The system now recognizes about 25 behaviors, and there are several new goals. Among them, Serre said, is getting the software to notice when behaviors have become more or less frequent or occur in a sequence, recognizing social interactions among mice, and analyzing behavior of other animals, including people.

Computer mouse
A visualization of how the software tracks the features and motion of a mouse in its view.

All the while Bath has turned the system into a significant research tool on the Brown campus and beyond.In 2012, with funding from the Brown Institute for Brain Science through the Robert J. and Nancy D. Carney Scientific Innovation Fund, Serre and Bath opened their lab up as a “core” called the Rodent Neurodevelopmental Behavioral Testing Facility. Bath’s Early Career Award from the Brain and Behavior Research Foundation supported some of the earliest experiments to use the facility. The core facility is available to the entire Brown research community as well as scientists outside of the University.

Many scientists at Brown and Providence College have used the core for studies on ALS, the biology of aging, circadian rhythms, anxiety and mood disorders, autism and basic neuroscience. They have added to the expertise Bath has provided in refining the system’s abilities and applicability.

Enter the entrepreneurs

As the technology was developing so, too, were the entrepreneurship skills of Tran and Song.

Tran came to Brown from San Francisco, where she was already steeped the area’s legendary startup culture, having worked at one. But she didn’t get involved just for the sake of launching a startup.

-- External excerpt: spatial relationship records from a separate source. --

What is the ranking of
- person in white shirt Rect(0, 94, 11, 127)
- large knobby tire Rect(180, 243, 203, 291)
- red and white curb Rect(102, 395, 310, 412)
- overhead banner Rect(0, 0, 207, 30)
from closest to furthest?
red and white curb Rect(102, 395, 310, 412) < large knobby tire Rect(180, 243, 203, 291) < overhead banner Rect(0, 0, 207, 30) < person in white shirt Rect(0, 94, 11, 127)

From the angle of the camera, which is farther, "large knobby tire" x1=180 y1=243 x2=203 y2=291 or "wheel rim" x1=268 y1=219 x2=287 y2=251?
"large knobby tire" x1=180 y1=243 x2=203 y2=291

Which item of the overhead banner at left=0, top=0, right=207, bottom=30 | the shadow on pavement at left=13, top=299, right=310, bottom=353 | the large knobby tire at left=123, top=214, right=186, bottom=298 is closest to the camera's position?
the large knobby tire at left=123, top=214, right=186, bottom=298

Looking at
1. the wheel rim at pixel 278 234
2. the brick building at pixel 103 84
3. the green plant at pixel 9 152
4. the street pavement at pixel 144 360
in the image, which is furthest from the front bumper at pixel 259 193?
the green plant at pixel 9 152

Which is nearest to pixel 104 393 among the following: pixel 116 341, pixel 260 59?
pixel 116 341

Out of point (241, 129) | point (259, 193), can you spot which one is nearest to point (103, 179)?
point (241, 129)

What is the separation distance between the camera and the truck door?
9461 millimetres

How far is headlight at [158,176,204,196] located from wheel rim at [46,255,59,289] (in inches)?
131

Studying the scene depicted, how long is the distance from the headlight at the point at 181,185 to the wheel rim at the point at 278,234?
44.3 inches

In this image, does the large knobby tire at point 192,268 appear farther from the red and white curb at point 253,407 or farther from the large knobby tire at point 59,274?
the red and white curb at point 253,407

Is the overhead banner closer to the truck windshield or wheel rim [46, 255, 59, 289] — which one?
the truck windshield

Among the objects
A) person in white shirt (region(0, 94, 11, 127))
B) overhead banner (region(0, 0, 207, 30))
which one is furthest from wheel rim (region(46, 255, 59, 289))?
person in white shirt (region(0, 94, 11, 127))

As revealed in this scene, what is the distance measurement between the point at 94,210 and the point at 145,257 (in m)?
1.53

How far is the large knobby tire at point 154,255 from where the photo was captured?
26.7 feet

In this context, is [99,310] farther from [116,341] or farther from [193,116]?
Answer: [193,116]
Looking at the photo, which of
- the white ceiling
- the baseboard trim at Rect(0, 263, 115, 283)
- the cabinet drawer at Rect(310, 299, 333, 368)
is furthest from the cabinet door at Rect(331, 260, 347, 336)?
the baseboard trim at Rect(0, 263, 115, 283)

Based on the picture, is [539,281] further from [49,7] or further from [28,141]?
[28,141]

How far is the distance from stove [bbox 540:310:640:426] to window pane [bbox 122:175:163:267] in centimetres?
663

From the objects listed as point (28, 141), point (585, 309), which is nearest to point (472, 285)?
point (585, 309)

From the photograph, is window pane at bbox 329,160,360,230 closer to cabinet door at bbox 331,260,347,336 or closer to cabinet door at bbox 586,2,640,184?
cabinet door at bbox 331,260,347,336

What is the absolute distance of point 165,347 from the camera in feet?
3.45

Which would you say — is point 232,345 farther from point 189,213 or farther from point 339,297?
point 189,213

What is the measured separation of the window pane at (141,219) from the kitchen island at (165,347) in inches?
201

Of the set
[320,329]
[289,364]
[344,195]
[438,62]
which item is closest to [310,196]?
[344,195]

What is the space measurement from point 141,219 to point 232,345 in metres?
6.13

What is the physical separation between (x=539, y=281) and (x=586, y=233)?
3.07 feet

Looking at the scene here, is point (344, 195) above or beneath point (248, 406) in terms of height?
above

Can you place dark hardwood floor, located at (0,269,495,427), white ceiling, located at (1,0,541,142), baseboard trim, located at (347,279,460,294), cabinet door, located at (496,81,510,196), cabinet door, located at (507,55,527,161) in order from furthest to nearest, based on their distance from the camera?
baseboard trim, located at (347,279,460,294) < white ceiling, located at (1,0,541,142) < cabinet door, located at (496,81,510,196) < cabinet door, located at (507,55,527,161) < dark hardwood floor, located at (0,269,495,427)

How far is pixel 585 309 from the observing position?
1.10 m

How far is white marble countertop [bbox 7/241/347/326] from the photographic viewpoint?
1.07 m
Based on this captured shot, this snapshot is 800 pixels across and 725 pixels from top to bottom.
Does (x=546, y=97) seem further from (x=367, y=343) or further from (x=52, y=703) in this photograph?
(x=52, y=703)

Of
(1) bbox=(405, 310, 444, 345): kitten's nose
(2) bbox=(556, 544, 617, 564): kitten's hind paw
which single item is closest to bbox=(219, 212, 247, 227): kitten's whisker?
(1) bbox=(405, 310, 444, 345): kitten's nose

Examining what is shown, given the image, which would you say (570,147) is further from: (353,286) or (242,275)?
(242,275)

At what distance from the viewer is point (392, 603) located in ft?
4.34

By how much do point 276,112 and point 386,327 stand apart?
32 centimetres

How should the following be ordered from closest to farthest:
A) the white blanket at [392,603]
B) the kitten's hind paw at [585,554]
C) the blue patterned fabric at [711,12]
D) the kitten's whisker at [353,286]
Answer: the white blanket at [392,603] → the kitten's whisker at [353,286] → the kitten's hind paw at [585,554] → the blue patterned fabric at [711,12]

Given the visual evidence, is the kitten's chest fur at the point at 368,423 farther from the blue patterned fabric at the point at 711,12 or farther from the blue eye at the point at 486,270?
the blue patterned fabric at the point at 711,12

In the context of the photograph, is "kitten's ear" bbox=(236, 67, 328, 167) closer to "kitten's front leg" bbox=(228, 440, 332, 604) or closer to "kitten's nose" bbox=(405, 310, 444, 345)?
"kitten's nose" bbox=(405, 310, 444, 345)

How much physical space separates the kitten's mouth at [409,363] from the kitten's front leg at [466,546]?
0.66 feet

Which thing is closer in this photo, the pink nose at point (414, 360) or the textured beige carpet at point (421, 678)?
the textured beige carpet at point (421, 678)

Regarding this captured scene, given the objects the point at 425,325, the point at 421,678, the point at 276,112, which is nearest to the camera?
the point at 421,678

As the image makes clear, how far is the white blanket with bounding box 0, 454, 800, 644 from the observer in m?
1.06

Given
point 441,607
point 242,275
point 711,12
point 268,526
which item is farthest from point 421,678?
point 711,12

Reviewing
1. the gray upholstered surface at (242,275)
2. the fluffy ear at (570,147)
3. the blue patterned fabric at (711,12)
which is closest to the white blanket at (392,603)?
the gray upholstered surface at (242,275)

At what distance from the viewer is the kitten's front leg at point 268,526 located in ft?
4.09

“As a designer and developer, I both had a desire and felt an obligation to invent technology that makes our lives easier, rather than accept all the time humans lose to repetitive and tedious work,” she said.

Song, who came to Brown to study bioengineering, caught the West Coast startup bug after he joined Brown’s International Genetic Engineered Machine team in 2011. The team was a collaboration with Stanford University and while out in Silicon Valley (at one point he attended a lecture sitting next to Apple co-founder Steve Wozniak) he said he realized entrepreneurship was an alternative track to research for making a positive contribution to the world.

With mutual interests, Tran and and Song met in 2012, their sophomore year, and co-founded Brown Venture Labs (now it’s the Brown Venture Fellowship) to share entrepreneurship with their fellow students.

To gain more experience, both Tran and Song took time off from Brown to work in Silicon Valley. Tran worked at the Human Advancement Research Community, a lab founded by computer science legend Alan Kay.

“HARC’s mission is to invent technology that allows all humans to see further and understand more deeply,” Tran said. “My experience at the lab was formative in thinking about how I ought to spend my time.”

For Song, starting from a summer as a teaching fellow at Singularity University, an institute of futurists devoted to artificial intelligence, he became enamored with the potential of machine learning to accelerate biological research. During his time off from Brown, he worked for Ayasdi, a machine learning company spun out from Stanford.

That’s why by his last semester at Brown, Song was so interested in Serre’s class.

“When I took Professor Serre’s vision class, I was immediately struck by his pragmatic thinking — all of the homework sets were applied and involved programming, giving the students a chance to not only know a concept abstractly, but really implement it in code,” Song said. “I requested the chance to work in his lab to learn more from him, and in the process discovered that there was this amazing wealth of research in the mouse behavioral modeling.”

It’s still too soon to say what will happen from here, but Song and Tran’s curiosity, building on the research of Serre and Bath and Barhomi’s focused engineering, could take the technology far beyond Brown and into the marketplace.